- **Data records**:
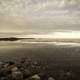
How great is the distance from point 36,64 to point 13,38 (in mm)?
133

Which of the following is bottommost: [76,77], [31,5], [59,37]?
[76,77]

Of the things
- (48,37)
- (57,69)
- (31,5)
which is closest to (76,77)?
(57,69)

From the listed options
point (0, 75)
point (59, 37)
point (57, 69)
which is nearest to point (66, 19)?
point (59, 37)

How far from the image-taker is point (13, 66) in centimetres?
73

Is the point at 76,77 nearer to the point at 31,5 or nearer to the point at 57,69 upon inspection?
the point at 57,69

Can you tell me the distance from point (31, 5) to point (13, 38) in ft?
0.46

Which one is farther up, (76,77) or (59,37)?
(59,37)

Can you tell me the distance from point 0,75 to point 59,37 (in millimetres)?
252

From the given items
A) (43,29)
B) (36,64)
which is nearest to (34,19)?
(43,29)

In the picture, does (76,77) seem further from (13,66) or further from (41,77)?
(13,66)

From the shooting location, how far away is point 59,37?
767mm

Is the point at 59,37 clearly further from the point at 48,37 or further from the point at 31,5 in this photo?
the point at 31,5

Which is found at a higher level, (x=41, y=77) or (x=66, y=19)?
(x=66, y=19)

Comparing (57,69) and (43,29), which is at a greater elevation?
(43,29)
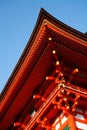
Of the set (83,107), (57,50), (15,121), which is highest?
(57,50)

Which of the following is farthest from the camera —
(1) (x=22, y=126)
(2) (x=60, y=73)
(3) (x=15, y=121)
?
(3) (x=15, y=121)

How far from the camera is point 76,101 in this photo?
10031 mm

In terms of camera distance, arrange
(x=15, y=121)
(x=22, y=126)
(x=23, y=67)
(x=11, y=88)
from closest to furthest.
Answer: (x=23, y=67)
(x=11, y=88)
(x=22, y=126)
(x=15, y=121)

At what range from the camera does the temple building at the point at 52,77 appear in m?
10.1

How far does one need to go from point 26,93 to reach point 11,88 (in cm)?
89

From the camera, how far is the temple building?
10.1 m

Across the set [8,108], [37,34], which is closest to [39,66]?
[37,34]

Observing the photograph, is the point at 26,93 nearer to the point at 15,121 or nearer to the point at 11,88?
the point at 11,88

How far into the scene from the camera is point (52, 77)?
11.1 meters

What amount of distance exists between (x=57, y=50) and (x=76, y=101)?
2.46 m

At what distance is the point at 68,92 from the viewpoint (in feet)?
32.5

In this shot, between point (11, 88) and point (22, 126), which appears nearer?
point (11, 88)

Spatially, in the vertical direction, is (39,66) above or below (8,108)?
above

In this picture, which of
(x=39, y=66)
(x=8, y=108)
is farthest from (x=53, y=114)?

- **Challenge**:
Output the span from the line with "Which is found" through the last line of the data, inclusive and exact, and omit every picture.

- **Task solution**:
Which is found at a higher level, (x=41, y=77) or (x=66, y=19)?
(x=66, y=19)

Comparing (57,69) and (43,29), which is at a greater elevation?
(43,29)
Of the set (83,107), (57,50), (15,121), which is highest?
(57,50)

Which of the following is farthest from the camera —
(1) (x=22, y=126)
(2) (x=60, y=73)
(3) (x=15, y=121)
?
(3) (x=15, y=121)

How far from the camera is point 76,101 in this photo?
10031 mm

In terms of camera distance, arrange
(x=15, y=121)
(x=22, y=126)
(x=23, y=67)
(x=11, y=88)
from closest to furthest.
Answer: (x=23, y=67)
(x=11, y=88)
(x=22, y=126)
(x=15, y=121)

At what range from the camera does the temple building at the point at 52,77 appear in m?
10.1

How far does one need to go from point 26,93 to reach point 11,88 (in cm)?
89

From the camera, how far is the temple building?
10.1 m

Across the set [8,108], [37,34], which is closest to [39,66]?
[37,34]

Observing the photograph, is the point at 26,93 nearer to the point at 15,121 or nearer to the point at 11,88?
the point at 11,88

How far into the scene from the camera is point (52, 77)?
11.1 meters

What amount of distance exists between (x=57, y=50) and (x=76, y=101)?
2.46 m

At what distance is the point at 68,92 from the viewpoint (in feet)?
32.5

In this shot, between point (11, 88) and point (22, 126), which appears nearer?
point (11, 88)

Spatially, in the vertical direction, is (39,66) above or below (8,108)?
above

In this picture, which of
(x=39, y=66)
(x=8, y=108)
is farthest from (x=53, y=114)?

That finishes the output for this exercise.